I have a kernel that works using global memory. I’ve made an attempt at making it use shared memory, but it’s not working. I’m hoping that someone could help me out and point out what I’m doing wrong.
The following are the portions of the kernel which differ between the two versions.
Using global memory I have:
for(unsigned int k = 0; k != number_of_terms; ++k)
{
float v = 6.28318530717959*dot(f_coord, d_positions[k]);
float term = d_weights[k]*fourier_transform_sph(r*d_radii[k]);
sum.x += term*cos(v);
sum.y += term*(sin(v));
}
Using shared memory I have:
int thread_index = blockDim.x*threadIdx.y + threadIdx.x;
__shared__ float3 ds_positions[BLOCK_SIZE];
__shared__ float ds_weights[BLOCK_SIZE];
__shared__ float ds_radii[BLOCK_SIZE];
for(unsigned int k = 0; k < number_of_terms;)
{
if (k+thread_index < number_of_terms)
{
ds_positions[thread_index] = d_positions[k + thread_index];
ds_weights[thread_index] = d_weights[k + thread_index];
ds_radii[thread_index] = d_radii[k + thread_index];
}
__syncthreads();
for(int j = 0; j != BLOCK_SIZE && k < number_of_terms; ++j, ++k)
{
float v = 6.28318530717959*dot(f_coord, ds_positions[j]);
float term = ds_weights[j]*fourier_transform_sph(r*ds_radii[j]);
sum.x += term*cos(v);
sum.y += term*(sin(v));
}
__syncthreads();
}
Note, in my code BLOCK_SIZE is the number of threads per block. I think that in the SDK examples it may be the square root of this.
The difference between the two when run is that the first version works perfectly, and the second version crashes.
I experimented further with the code to try to understand what’s going on.

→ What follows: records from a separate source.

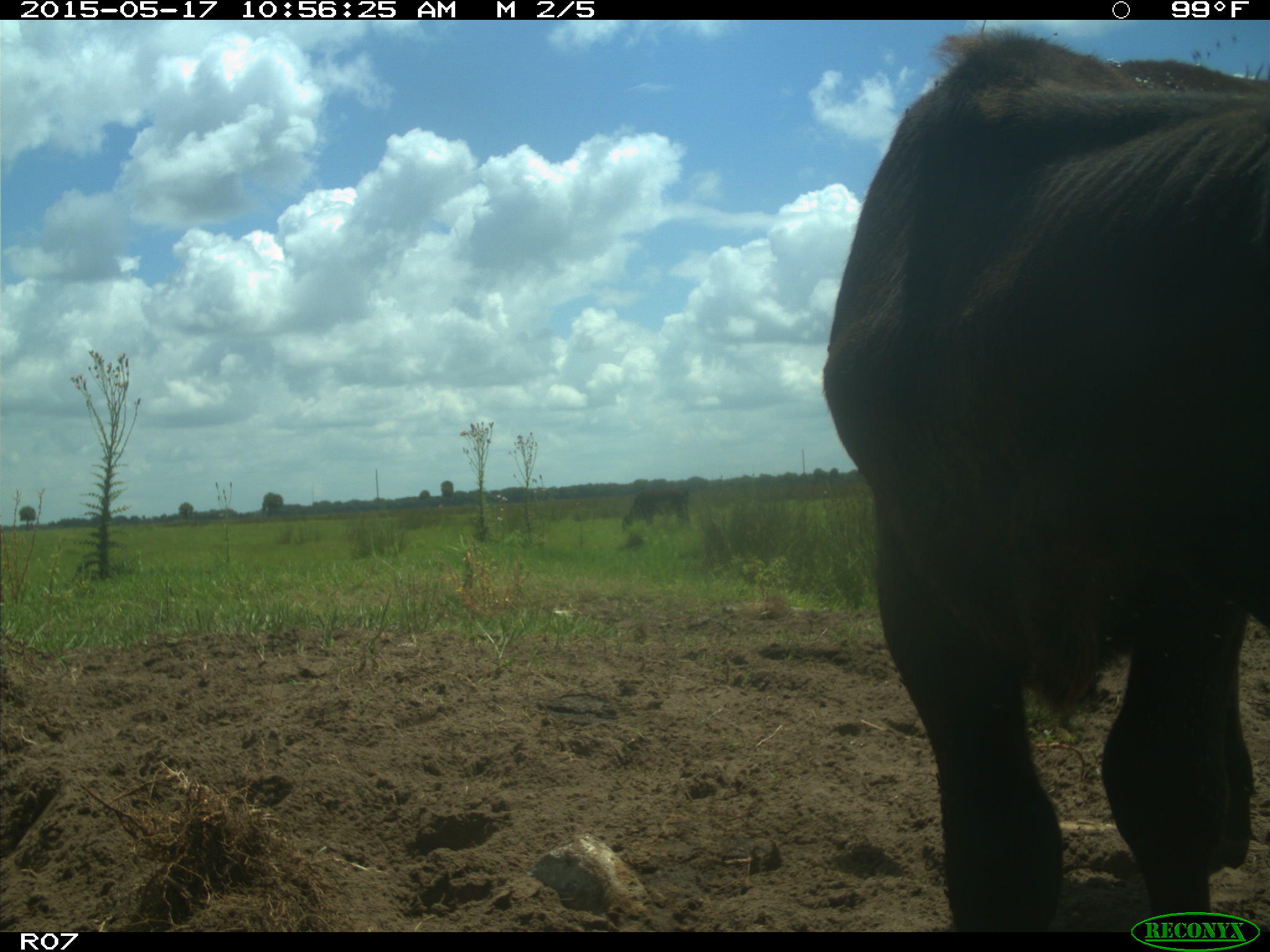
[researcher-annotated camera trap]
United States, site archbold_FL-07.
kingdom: Animalia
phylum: Chordata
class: Mammalia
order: Artiodactyla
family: Bovidae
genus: Bos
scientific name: Bos taurus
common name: domestic cow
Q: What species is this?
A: Bos taurus (domestic cow).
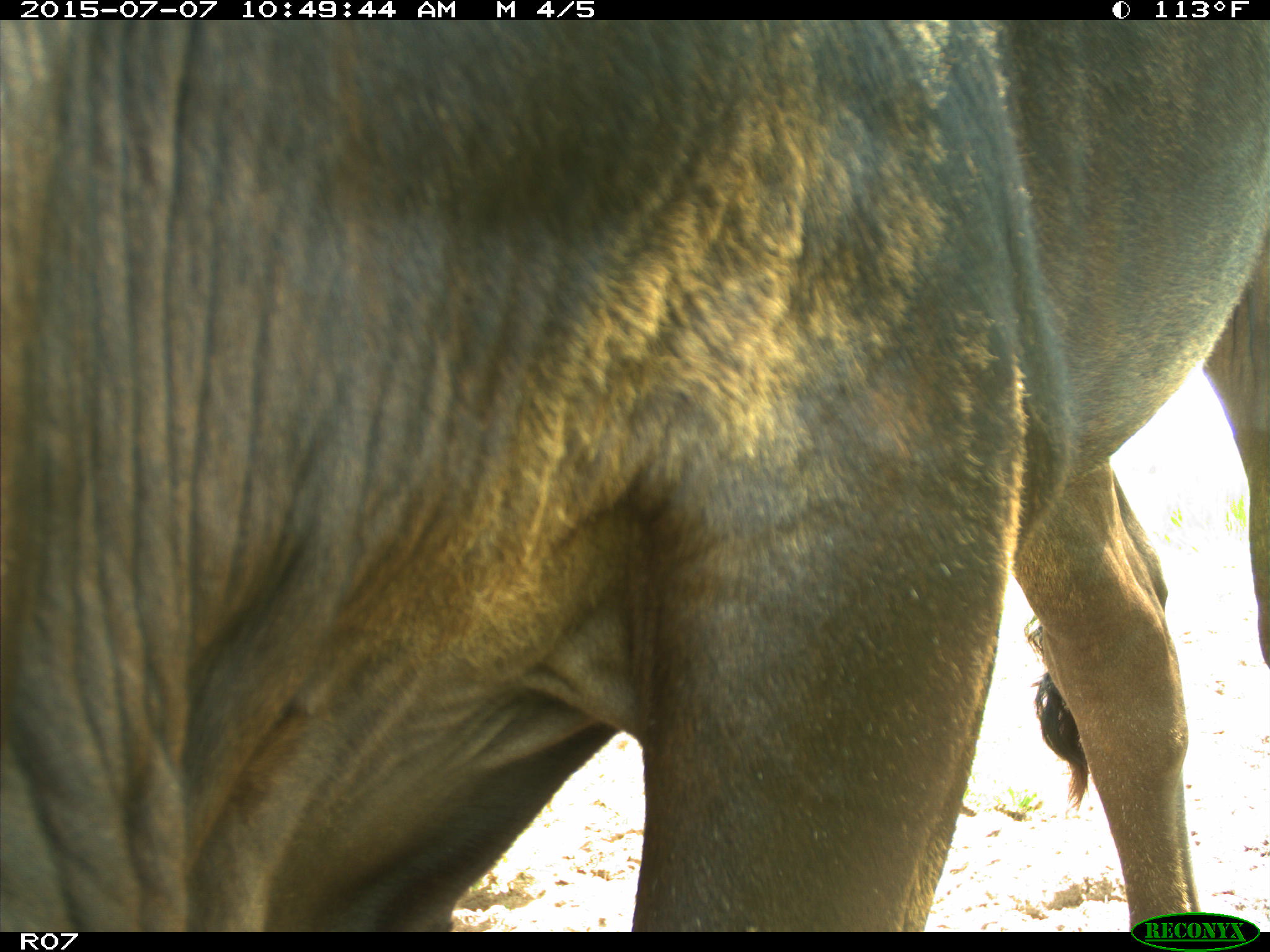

It turns out that:

If I only stage positions then it works  kind of, the results change frame to frame, which shouldn’t happen.

If I only stage radii then it works perfectly.

If I only stage weights it will sort of flicker at first with something related to the correct results but eventually will go black

If I stage both positions and radii then it crashes.
Thanks for any help.